O concelho de Ourém regista uma “devastação completa” e tem 15 escolas afetadas devido ao mau tempo, declarou hoje à agência Lusa o presidente da Câmara, Luís Albuquerque.
“É uma devastação completa. No início, quando isto ocorreu, ficámos, seguramente, com 80% das nossas vias todas intransitáveis, sem água, sem luz, sem comunicações”, disse Luís Albuquerque, apontando para 15 o número de escolas afetadas.
O autarca referiu que a esmagadora maioria das principais vias rodoviárias está já desobstruída, mas “faltam algumas vias secundárias”, onde os serviços municipais estão a trabalhar.
Quanto ao abastecimento de água, Luís Albuquerque explicou haver “a garantia por parte da concessionária que 65% a 70% da população ficará servida com água durante o dia de hoje”, a mesma percentagem relativamente à eletricidade.
“Nas escolas, estamos a tentar ver se conseguimos recuperar algumas, para que na segunda-feira possam estar minimamente em condições para poderem começar as aulas”, adiantou o presidente daquela autarquia do distrito de Santarém.
Luís Albuquerque esclareceu que o município tem cerca de 200 operacionais no terreno e mais 120 pessoas de fora do concelho que estão a ajudar e a tentar resolver os problemas originados pela depressão Kristin.
“Temos as empresas do concelho envolvidas e mobilizadas para desobstruir vias, para repor alguns edifícios públicos que ainda estão danificados”, adiantou.
O autarca apelou aos munícipes para manterem a calma.
“Estamos a fazer tudo o que é possível para que as coisas voltem dentro do possível à normalidade”, assegurou Luís Albuquerque.
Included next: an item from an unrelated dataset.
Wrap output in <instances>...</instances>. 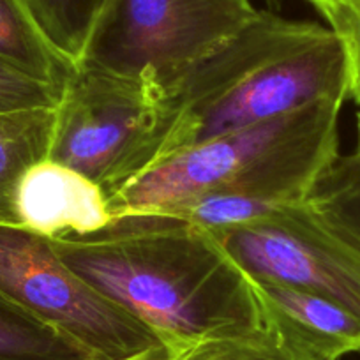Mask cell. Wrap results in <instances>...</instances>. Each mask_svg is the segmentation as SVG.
Instances as JSON below:
<instances>
[{"instance_id":"4","label":"cell","mask_w":360,"mask_h":360,"mask_svg":"<svg viewBox=\"0 0 360 360\" xmlns=\"http://www.w3.org/2000/svg\"><path fill=\"white\" fill-rule=\"evenodd\" d=\"M172 127L155 76L78 68L55 106L48 158L92 180L110 202L161 162Z\"/></svg>"},{"instance_id":"1","label":"cell","mask_w":360,"mask_h":360,"mask_svg":"<svg viewBox=\"0 0 360 360\" xmlns=\"http://www.w3.org/2000/svg\"><path fill=\"white\" fill-rule=\"evenodd\" d=\"M51 242L86 285L176 352L263 328L248 274L195 224L126 216L96 233Z\"/></svg>"},{"instance_id":"2","label":"cell","mask_w":360,"mask_h":360,"mask_svg":"<svg viewBox=\"0 0 360 360\" xmlns=\"http://www.w3.org/2000/svg\"><path fill=\"white\" fill-rule=\"evenodd\" d=\"M166 92L173 127L161 161L314 103H345L348 53L330 27L258 11L237 36Z\"/></svg>"},{"instance_id":"9","label":"cell","mask_w":360,"mask_h":360,"mask_svg":"<svg viewBox=\"0 0 360 360\" xmlns=\"http://www.w3.org/2000/svg\"><path fill=\"white\" fill-rule=\"evenodd\" d=\"M249 278V276H248ZM263 325L316 360L360 353V321L325 297L270 279L249 278Z\"/></svg>"},{"instance_id":"7","label":"cell","mask_w":360,"mask_h":360,"mask_svg":"<svg viewBox=\"0 0 360 360\" xmlns=\"http://www.w3.org/2000/svg\"><path fill=\"white\" fill-rule=\"evenodd\" d=\"M209 233L249 278L316 293L360 321V249L325 226L306 200Z\"/></svg>"},{"instance_id":"17","label":"cell","mask_w":360,"mask_h":360,"mask_svg":"<svg viewBox=\"0 0 360 360\" xmlns=\"http://www.w3.org/2000/svg\"><path fill=\"white\" fill-rule=\"evenodd\" d=\"M341 36L360 16V0H306Z\"/></svg>"},{"instance_id":"10","label":"cell","mask_w":360,"mask_h":360,"mask_svg":"<svg viewBox=\"0 0 360 360\" xmlns=\"http://www.w3.org/2000/svg\"><path fill=\"white\" fill-rule=\"evenodd\" d=\"M55 108L0 113V223H15L13 196L23 173L48 158Z\"/></svg>"},{"instance_id":"8","label":"cell","mask_w":360,"mask_h":360,"mask_svg":"<svg viewBox=\"0 0 360 360\" xmlns=\"http://www.w3.org/2000/svg\"><path fill=\"white\" fill-rule=\"evenodd\" d=\"M13 214L16 224L46 238L83 237L113 221L105 193L50 158L30 166L18 180Z\"/></svg>"},{"instance_id":"20","label":"cell","mask_w":360,"mask_h":360,"mask_svg":"<svg viewBox=\"0 0 360 360\" xmlns=\"http://www.w3.org/2000/svg\"><path fill=\"white\" fill-rule=\"evenodd\" d=\"M356 134H359V140H356L355 152L360 155V112H359V115H356Z\"/></svg>"},{"instance_id":"19","label":"cell","mask_w":360,"mask_h":360,"mask_svg":"<svg viewBox=\"0 0 360 360\" xmlns=\"http://www.w3.org/2000/svg\"><path fill=\"white\" fill-rule=\"evenodd\" d=\"M179 353L175 348L168 345H159L155 348L148 349V352L140 353V355H134L131 359L124 360H176L179 359Z\"/></svg>"},{"instance_id":"14","label":"cell","mask_w":360,"mask_h":360,"mask_svg":"<svg viewBox=\"0 0 360 360\" xmlns=\"http://www.w3.org/2000/svg\"><path fill=\"white\" fill-rule=\"evenodd\" d=\"M0 360H92L72 339L0 293Z\"/></svg>"},{"instance_id":"13","label":"cell","mask_w":360,"mask_h":360,"mask_svg":"<svg viewBox=\"0 0 360 360\" xmlns=\"http://www.w3.org/2000/svg\"><path fill=\"white\" fill-rule=\"evenodd\" d=\"M46 43L75 68L108 0H18Z\"/></svg>"},{"instance_id":"16","label":"cell","mask_w":360,"mask_h":360,"mask_svg":"<svg viewBox=\"0 0 360 360\" xmlns=\"http://www.w3.org/2000/svg\"><path fill=\"white\" fill-rule=\"evenodd\" d=\"M62 92L0 60V113L55 108Z\"/></svg>"},{"instance_id":"3","label":"cell","mask_w":360,"mask_h":360,"mask_svg":"<svg viewBox=\"0 0 360 360\" xmlns=\"http://www.w3.org/2000/svg\"><path fill=\"white\" fill-rule=\"evenodd\" d=\"M342 103L320 101L173 154L108 202L113 219L152 216L207 193L270 209L302 203L339 155Z\"/></svg>"},{"instance_id":"15","label":"cell","mask_w":360,"mask_h":360,"mask_svg":"<svg viewBox=\"0 0 360 360\" xmlns=\"http://www.w3.org/2000/svg\"><path fill=\"white\" fill-rule=\"evenodd\" d=\"M176 360H316L283 339L272 328L238 338L216 339L179 353Z\"/></svg>"},{"instance_id":"18","label":"cell","mask_w":360,"mask_h":360,"mask_svg":"<svg viewBox=\"0 0 360 360\" xmlns=\"http://www.w3.org/2000/svg\"><path fill=\"white\" fill-rule=\"evenodd\" d=\"M349 64V98L360 105V16L341 34Z\"/></svg>"},{"instance_id":"6","label":"cell","mask_w":360,"mask_h":360,"mask_svg":"<svg viewBox=\"0 0 360 360\" xmlns=\"http://www.w3.org/2000/svg\"><path fill=\"white\" fill-rule=\"evenodd\" d=\"M0 293L82 346L92 360H124L165 345L60 259L51 238L0 223Z\"/></svg>"},{"instance_id":"5","label":"cell","mask_w":360,"mask_h":360,"mask_svg":"<svg viewBox=\"0 0 360 360\" xmlns=\"http://www.w3.org/2000/svg\"><path fill=\"white\" fill-rule=\"evenodd\" d=\"M256 13L251 0H108L79 68L152 75L168 89Z\"/></svg>"},{"instance_id":"11","label":"cell","mask_w":360,"mask_h":360,"mask_svg":"<svg viewBox=\"0 0 360 360\" xmlns=\"http://www.w3.org/2000/svg\"><path fill=\"white\" fill-rule=\"evenodd\" d=\"M0 60L60 92L78 69L46 43L18 0H0Z\"/></svg>"},{"instance_id":"12","label":"cell","mask_w":360,"mask_h":360,"mask_svg":"<svg viewBox=\"0 0 360 360\" xmlns=\"http://www.w3.org/2000/svg\"><path fill=\"white\" fill-rule=\"evenodd\" d=\"M306 203L325 226L360 249V155L339 154L318 176Z\"/></svg>"}]
</instances>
A passagem da depressão Kristin por Portugal continental, na quarta-feira, deixou um rasto de destruição, causando pelo menos cinco mortos, segundo a Proteção Civil, vários feridos e desalojados. A Câmara da Marinha Grande contabiliza ainda uma outra vítima mortal no concelho.
Quedas de árvores e de estruturas, corte ou o condicionamento de estradas e serviços de transporte, em especial linhas ferroviárias, fecho de escolas e cortes de energia, água e comunicações foram as principais consequências materiais do temporal.
Leiria, por onde a depressão entrou no território, Coimbra e Santarém são os distritos que registam mais estragos.
O Governo decretou situação de calamidade entre as 00:00 de quarta-feira até às 23:59 de dia 01 de fevereiro para cerca de 60 municípios, número que pode aumentar.